A empresa de processamento agrícola Adecoagro
embarcou remessas de milho e arroz ao México a partir da América
do Sul nos últimos meses, disse nesta segunda-feira à Reuters o
presidente da empresa, Mariano Bosch, em entrevista durante o
Reuters Global Commodities Summit.
A companhia vê uma chance de embarcar mais produtos,
incluindo laticínios, que compradores mexicanos geralmente
importam dos Estados Unidos, acrescentou Bosch.
Embora seja incerto se consumidores mexicanos estão
interessados em substituir fornecedores norte-americanos de
longo prazo ou se estão comprando da América do Sul como tática
de negociação, Bosch disse que a Adecoagro vê a possibilidade de
tornar-se um fornecedor considerável de forma permanente.
"Eu acho que temos uma oportunidade de ser mais do que uma
estratégia de negociação para o México", disse Bosch.

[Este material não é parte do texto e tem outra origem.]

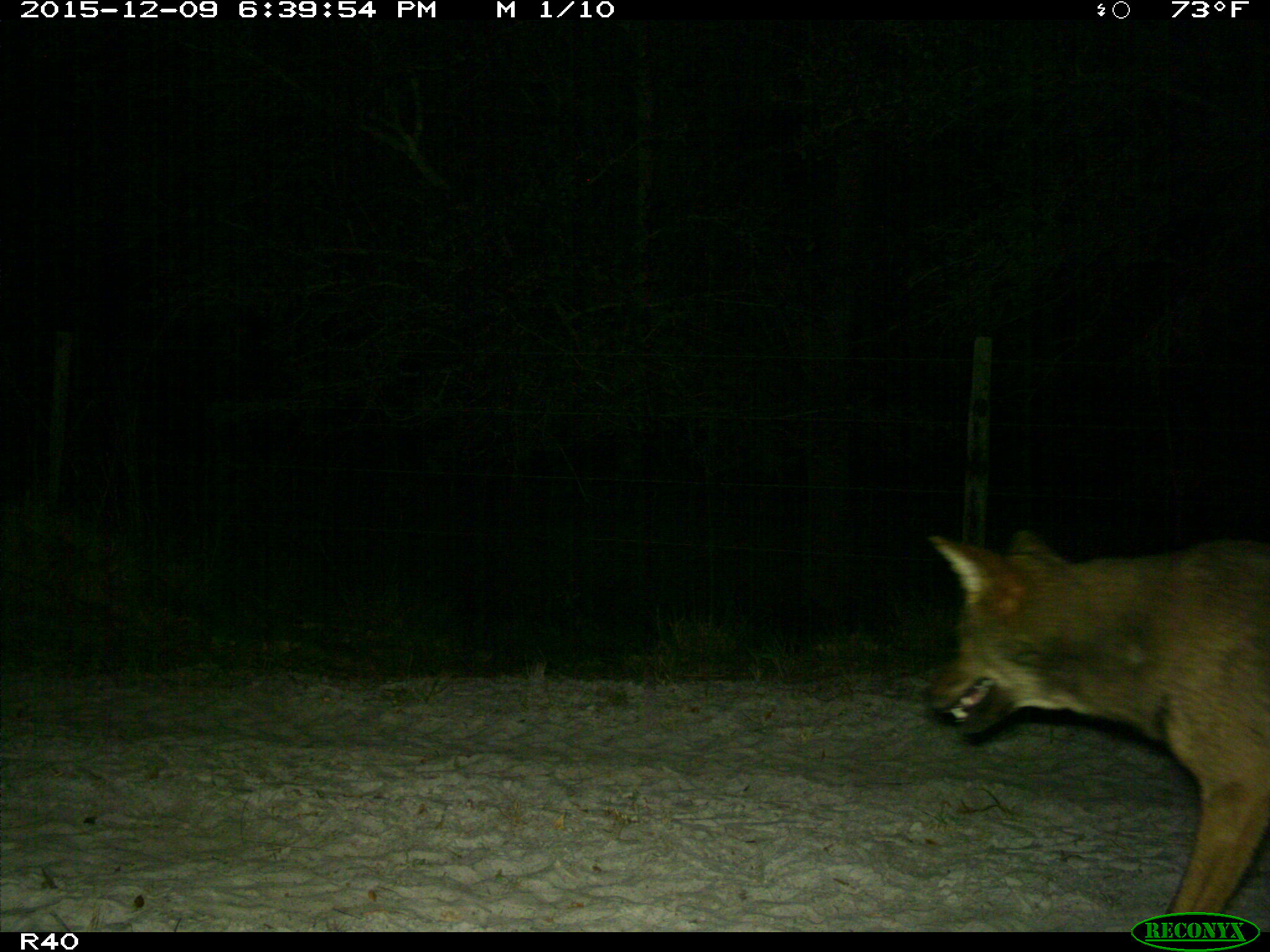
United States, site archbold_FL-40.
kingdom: Animalia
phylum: Chordata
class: Mammalia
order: Carnivora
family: Canidae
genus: Canis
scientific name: Canis latrans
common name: coyote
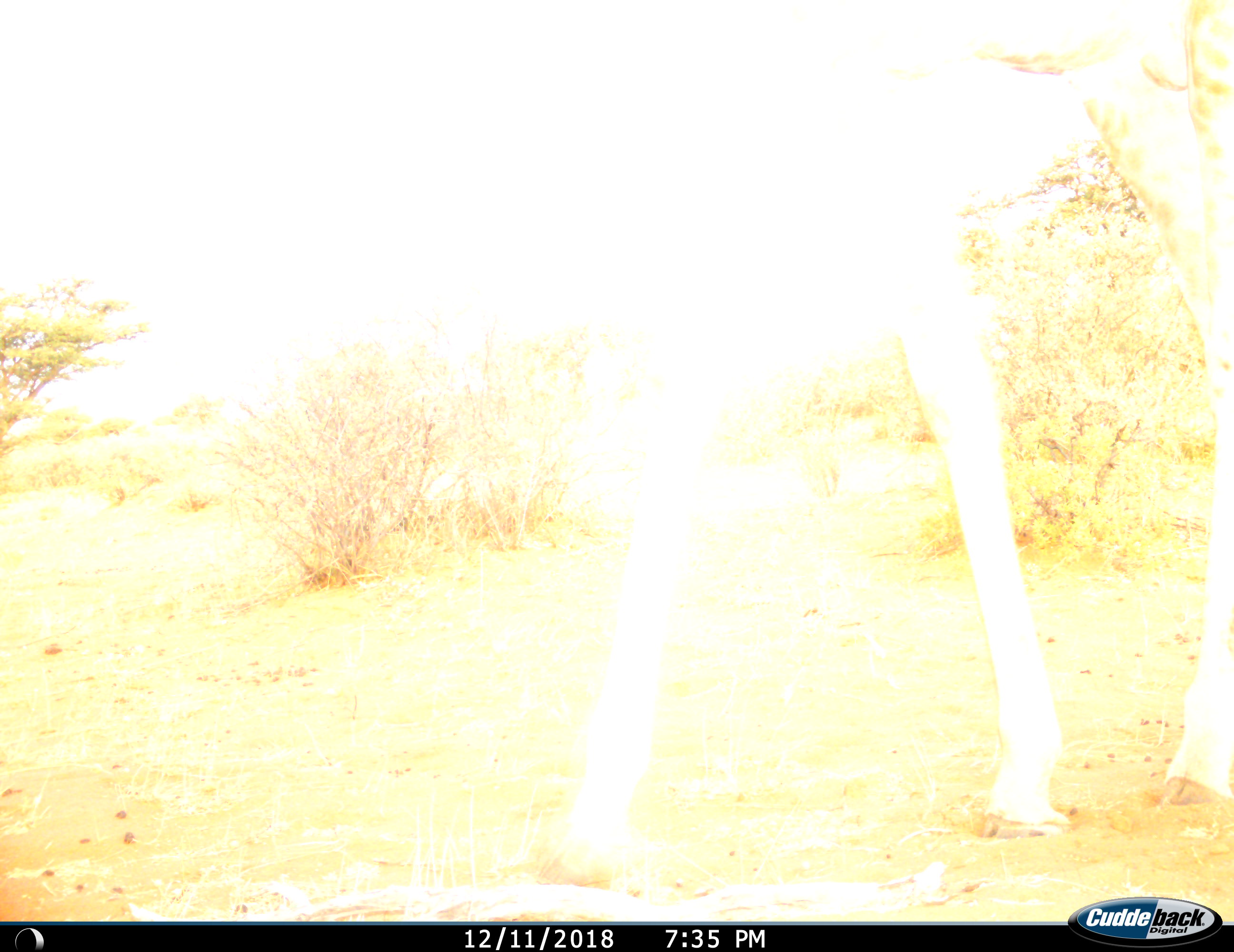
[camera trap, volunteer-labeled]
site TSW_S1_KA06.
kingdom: Animalia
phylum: Chordata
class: Mammalia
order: Artiodactyla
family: Giraffidae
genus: Giraffa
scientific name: Giraffa camelopardalis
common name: giraffe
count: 1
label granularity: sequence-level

Canadá, México e Estados Unidos se reunirão nesta semana em
uma nova rodada de conversas para renegociar o Nafta, que o
presidente dos EUA, Donald Trump, tem criticado por prejudicar a
produção manufatureira dos EUA.

EXPANSÃO NA CANA-DE-AÇÚCAR NO BRASIL
A Adecoagro está bem encaminhada em seu plano de três anos
para expandir a capacidade em cana-de-açúcar no Brasil, o maior
produtor e exportador mundial de açúcar, o que irá levá-la a uma
capacidade de 13 milhões de toneladas, frente a 10 milhões
anteriormente, disse Bosch.
A companhia quer expandir sua capacidade de moagem para a
cana, observando usinas que incluem as que a trading de
commodities Bunge disse em 2013 que estava pensando em
vender.
"Olhamos muitas usinas que estão à venda, não só as da
Bunge", disse Bosch, acrescentando que qualquer compra do tipo
precisaria caber dentro do modelo de baixo custo da companhia.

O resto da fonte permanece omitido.